A compassionate lifestyle has favorable effects on our health and wellbeing. Research shows compassion provides a buffer against stress and increases our sense of connection with others. Lower stress and greater social connection are correlated with increased longevity. Higher levels of compassion go hand in hand with more positive emotions and greater levels of reported happiness, which are negatively correlated with mental illness and inflammation in the body.
To top it all off, these benefits are contagious. Seeing someone else act with compassion gives us an uplifted feeling and makes us more likely to act with compassion ourselves. Acting with compassion leaves a footprint – it makes an impression and changes the landscape for the better. Since we are all connected, one person’s compassionate thoughts and actions benefit us all.
If we aren’t mindful, the stresses of the world can desensitize us causing empathy fatigue. When we feel unsafe, our self-preservation instincts tend to dominate. Fortunately. we can train ourselves to be more compassionate and resilient, even in the face of difficulty. Research shows that the more compassionate we are, the more that suffering elicits in us care, nurturance, and positive social affiliation rather than sadness, aversion, or pain. So the more we practice compassion, the easier it gets.
It turns out, mindfulness is an important skill for cultivating compassion. This is because we are able to be more openly aware of suffering when we are mindful. We become more aware of our habits and patterns and are better able to let go of constriction, guardedness and defensiveness when it makes sense to. An added benefit of mindfulness practice is that, on its own, it has been shown to increase compassion.
A wonderful practice for increasing compassion is loving-kindness meditation (LKM). Research indicates that even small doses of this practice can have positive effects on wellbeing.
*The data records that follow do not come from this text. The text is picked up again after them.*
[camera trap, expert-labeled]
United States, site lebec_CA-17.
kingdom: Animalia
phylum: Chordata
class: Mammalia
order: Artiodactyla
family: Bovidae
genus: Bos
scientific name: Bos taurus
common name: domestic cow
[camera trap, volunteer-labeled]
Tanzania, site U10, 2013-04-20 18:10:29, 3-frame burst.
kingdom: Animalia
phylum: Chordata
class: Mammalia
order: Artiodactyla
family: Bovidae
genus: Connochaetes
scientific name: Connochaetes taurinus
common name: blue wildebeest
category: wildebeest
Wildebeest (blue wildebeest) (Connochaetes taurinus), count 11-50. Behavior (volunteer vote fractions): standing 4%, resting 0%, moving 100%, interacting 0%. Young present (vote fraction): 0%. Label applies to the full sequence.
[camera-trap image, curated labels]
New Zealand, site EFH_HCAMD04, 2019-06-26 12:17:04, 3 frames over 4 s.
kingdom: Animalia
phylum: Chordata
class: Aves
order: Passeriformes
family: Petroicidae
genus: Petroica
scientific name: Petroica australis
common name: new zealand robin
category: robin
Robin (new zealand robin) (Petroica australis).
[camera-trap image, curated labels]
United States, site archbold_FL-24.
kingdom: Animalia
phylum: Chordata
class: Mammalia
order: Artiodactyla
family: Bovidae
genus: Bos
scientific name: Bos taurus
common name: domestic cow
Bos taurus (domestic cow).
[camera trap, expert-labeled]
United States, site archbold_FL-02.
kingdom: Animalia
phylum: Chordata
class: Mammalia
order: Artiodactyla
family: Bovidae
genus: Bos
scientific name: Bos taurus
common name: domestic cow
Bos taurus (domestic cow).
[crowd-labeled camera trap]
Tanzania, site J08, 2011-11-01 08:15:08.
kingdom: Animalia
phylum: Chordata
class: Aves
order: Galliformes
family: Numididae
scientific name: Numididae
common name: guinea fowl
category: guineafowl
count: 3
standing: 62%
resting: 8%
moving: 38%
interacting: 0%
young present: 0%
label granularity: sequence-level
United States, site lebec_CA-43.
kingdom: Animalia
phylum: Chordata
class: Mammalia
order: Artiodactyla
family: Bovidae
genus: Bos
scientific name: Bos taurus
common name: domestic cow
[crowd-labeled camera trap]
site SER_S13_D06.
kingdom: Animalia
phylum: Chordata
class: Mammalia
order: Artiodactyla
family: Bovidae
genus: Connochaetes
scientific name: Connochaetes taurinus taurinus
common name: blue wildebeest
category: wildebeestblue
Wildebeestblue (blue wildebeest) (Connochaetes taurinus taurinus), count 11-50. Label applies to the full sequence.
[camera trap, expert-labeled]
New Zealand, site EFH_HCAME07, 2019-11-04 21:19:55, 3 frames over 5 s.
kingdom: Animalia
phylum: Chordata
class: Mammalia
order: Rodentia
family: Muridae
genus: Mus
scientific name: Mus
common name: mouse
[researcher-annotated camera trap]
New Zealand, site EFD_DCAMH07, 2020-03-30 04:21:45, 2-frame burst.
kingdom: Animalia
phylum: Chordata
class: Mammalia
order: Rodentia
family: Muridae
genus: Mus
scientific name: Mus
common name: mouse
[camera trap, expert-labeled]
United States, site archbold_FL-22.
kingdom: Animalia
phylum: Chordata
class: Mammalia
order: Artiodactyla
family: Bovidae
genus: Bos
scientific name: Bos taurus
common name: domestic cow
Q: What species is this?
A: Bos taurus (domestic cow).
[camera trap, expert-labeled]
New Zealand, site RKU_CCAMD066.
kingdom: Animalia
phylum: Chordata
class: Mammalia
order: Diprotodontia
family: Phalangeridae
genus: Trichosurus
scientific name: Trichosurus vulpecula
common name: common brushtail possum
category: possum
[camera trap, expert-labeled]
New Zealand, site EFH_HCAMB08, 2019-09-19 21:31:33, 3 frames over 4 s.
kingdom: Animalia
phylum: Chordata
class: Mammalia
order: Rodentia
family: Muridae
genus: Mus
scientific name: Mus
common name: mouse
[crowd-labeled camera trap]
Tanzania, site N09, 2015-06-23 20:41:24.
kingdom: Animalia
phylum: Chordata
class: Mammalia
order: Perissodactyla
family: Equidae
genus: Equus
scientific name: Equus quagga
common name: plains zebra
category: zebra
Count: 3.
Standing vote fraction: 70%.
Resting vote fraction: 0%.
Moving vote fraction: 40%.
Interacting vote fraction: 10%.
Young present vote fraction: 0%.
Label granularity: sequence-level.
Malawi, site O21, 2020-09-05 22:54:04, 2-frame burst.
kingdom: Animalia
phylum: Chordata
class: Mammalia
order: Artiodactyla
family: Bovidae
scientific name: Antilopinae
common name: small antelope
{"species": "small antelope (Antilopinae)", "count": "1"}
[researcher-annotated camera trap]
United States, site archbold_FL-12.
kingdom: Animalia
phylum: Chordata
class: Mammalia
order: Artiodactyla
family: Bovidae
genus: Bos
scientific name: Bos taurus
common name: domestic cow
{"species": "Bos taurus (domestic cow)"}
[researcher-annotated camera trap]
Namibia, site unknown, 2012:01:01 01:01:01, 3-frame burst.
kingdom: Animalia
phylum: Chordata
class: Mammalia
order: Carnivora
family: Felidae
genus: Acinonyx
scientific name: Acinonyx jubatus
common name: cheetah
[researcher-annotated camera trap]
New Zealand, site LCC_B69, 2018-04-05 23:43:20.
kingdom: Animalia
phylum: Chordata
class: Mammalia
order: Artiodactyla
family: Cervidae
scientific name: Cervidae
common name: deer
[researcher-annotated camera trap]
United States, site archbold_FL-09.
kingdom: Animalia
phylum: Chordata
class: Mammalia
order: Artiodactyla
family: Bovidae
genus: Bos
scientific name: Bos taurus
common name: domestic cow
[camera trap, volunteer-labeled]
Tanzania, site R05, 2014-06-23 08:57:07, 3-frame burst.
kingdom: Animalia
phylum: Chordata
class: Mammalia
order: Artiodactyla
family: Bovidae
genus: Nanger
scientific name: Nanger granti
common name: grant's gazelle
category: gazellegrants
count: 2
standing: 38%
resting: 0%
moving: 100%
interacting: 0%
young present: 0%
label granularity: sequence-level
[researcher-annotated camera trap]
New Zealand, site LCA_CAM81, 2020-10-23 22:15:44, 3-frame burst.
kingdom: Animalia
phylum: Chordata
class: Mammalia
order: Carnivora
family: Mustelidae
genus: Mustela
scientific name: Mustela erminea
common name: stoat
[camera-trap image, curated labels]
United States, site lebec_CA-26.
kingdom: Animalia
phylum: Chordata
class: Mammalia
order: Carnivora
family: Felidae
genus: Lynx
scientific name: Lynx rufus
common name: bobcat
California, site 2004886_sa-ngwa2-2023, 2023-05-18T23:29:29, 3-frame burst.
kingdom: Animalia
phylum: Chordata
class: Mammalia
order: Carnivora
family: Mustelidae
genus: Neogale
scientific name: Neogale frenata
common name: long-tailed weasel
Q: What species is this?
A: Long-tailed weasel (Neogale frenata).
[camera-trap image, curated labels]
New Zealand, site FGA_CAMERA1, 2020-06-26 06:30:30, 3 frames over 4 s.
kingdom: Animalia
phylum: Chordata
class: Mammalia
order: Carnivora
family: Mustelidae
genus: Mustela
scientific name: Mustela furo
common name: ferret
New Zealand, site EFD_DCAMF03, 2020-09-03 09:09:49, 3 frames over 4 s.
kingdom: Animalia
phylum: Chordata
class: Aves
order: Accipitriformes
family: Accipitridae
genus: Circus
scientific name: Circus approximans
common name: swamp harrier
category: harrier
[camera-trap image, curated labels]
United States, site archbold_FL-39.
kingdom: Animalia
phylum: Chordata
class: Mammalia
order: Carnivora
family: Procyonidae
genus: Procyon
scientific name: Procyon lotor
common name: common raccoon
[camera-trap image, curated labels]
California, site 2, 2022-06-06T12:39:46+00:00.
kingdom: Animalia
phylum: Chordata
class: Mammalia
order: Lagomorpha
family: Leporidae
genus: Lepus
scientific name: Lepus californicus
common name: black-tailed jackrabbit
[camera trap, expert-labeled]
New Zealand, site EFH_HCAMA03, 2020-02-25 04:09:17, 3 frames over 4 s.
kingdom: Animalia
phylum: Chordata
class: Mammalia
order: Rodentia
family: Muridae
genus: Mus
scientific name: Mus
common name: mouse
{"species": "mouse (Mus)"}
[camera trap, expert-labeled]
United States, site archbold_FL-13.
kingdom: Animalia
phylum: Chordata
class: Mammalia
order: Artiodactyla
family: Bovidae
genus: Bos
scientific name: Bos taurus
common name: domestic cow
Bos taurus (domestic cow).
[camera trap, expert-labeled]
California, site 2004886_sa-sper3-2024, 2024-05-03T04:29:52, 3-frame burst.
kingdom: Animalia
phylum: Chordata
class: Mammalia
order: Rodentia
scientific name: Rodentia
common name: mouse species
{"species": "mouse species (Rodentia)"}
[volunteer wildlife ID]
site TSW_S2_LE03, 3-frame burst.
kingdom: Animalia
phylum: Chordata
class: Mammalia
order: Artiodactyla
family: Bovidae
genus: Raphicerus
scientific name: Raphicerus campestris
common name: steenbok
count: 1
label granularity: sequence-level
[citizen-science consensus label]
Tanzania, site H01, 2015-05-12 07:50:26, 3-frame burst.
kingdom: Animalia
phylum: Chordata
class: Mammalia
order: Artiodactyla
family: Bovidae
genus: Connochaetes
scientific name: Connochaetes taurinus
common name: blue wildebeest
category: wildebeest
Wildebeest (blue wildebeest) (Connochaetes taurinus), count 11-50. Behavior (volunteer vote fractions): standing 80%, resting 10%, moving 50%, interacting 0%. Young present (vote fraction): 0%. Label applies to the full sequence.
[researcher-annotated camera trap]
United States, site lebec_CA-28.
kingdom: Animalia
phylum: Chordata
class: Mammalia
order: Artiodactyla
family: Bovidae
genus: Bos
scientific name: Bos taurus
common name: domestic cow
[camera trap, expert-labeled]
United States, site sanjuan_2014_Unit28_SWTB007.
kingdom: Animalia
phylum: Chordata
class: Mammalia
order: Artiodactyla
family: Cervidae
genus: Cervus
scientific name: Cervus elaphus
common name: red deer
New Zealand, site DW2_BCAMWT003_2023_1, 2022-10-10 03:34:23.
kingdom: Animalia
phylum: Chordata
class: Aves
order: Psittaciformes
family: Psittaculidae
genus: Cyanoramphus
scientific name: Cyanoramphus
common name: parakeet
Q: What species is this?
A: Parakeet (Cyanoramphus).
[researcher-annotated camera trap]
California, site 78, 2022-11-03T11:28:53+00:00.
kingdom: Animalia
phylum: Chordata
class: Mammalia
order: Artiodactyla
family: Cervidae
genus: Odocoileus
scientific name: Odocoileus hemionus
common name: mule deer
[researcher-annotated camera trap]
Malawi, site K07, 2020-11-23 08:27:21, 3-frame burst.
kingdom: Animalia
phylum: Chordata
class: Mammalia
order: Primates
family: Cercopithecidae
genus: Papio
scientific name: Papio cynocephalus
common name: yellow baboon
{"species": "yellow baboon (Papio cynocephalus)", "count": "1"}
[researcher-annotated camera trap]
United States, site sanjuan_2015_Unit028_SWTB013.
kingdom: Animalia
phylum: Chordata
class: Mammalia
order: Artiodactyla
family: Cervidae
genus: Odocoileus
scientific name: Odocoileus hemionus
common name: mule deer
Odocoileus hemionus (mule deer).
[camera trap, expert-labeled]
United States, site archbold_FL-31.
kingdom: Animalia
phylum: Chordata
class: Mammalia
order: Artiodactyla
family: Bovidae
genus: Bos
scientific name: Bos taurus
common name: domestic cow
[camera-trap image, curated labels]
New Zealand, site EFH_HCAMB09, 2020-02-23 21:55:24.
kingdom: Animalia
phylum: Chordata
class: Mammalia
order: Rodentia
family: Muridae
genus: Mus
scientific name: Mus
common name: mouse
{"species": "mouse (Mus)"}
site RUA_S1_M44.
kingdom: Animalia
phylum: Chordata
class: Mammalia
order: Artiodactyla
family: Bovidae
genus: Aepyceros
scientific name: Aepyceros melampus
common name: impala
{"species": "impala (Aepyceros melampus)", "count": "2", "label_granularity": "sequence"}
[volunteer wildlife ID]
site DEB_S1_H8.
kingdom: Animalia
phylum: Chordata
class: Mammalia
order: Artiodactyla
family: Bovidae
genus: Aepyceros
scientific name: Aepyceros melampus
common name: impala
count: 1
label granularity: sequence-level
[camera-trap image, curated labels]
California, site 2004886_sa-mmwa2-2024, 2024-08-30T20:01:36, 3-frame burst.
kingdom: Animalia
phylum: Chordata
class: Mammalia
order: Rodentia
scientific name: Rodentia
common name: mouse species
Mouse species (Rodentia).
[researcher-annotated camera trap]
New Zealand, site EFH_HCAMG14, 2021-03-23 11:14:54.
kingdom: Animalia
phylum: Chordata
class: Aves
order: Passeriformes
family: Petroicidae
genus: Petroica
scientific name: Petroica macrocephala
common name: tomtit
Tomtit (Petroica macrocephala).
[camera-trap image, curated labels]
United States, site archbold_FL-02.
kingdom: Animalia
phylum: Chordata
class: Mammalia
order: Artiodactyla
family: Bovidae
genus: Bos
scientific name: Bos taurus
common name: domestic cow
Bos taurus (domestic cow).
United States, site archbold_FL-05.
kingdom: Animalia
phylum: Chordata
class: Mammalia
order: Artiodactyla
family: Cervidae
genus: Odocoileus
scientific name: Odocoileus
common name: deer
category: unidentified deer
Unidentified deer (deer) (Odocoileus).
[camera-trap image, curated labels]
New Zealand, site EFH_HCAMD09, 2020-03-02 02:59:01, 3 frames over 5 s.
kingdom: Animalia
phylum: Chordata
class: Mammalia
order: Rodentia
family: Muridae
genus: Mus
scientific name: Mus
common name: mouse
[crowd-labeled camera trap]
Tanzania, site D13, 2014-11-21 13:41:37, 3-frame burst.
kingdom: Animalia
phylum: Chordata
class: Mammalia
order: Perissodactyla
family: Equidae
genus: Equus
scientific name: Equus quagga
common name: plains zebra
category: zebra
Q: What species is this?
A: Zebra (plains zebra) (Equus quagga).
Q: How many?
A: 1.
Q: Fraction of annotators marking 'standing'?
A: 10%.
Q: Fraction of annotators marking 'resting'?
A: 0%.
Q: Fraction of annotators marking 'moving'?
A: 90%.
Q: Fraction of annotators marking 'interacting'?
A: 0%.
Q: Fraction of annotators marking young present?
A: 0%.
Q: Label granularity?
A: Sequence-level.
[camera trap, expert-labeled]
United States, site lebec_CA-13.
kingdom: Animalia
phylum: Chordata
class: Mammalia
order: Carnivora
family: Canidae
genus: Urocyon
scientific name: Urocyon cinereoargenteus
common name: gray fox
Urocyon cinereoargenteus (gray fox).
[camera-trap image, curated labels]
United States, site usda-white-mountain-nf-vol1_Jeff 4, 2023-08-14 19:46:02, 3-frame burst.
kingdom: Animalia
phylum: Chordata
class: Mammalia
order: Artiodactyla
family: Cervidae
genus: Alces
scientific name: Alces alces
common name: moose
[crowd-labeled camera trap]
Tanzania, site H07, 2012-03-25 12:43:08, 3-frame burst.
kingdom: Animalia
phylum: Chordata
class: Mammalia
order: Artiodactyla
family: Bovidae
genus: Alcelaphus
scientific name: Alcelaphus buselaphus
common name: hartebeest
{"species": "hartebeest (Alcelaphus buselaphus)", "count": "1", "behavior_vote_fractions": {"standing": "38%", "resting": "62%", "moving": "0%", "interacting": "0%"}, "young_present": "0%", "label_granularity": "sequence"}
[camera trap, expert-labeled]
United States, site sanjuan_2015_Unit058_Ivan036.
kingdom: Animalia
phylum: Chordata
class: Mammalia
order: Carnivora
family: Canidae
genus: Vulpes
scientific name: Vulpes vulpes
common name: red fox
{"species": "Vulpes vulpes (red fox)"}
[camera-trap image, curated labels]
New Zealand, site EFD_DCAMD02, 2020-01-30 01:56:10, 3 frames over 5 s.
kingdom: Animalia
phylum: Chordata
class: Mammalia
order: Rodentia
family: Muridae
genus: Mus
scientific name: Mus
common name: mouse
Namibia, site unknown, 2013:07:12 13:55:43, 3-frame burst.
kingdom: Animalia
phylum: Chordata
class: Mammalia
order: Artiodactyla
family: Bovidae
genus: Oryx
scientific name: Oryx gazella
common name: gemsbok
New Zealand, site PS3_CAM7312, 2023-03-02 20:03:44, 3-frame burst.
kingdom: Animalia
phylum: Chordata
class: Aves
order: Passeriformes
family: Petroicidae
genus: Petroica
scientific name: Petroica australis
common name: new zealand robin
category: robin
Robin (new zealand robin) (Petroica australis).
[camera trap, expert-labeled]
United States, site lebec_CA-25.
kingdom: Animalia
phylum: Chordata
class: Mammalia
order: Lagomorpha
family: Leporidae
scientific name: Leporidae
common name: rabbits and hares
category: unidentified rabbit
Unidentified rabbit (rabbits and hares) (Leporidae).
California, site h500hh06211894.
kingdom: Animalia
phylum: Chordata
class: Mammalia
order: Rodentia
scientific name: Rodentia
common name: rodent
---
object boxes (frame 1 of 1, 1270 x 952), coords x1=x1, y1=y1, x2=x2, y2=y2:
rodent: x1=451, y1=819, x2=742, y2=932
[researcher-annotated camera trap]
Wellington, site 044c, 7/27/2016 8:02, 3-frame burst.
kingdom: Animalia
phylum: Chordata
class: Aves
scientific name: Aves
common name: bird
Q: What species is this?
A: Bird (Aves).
Consider trying this 13-minute guided LKM with MAM Founder and Mindful Self-Compassion teacher, Aimee Eckhardt, every day for a week. We’d love to hear what you discover!
References:
Seppala, E., Rossomando, T., & Doty, J. (2013). Social connection and compassion: Important predictors of health and well-being. Social Research, 80(2), 411-430.
Jazaieri, H., McGonigal, K., Jinpa, T., Doty, J. R., Gross, J. J., & Golden, P. R. (2013). A randomized controlled trial of compassion cultivation training: Effects on mindfulness, affect, and emotion regulation. Motivation and Emotion, 38, 23-35
Shapiro, S. (2013). Does Mindfulness Make You More Compassionate? Greater Good Magazine, February 27.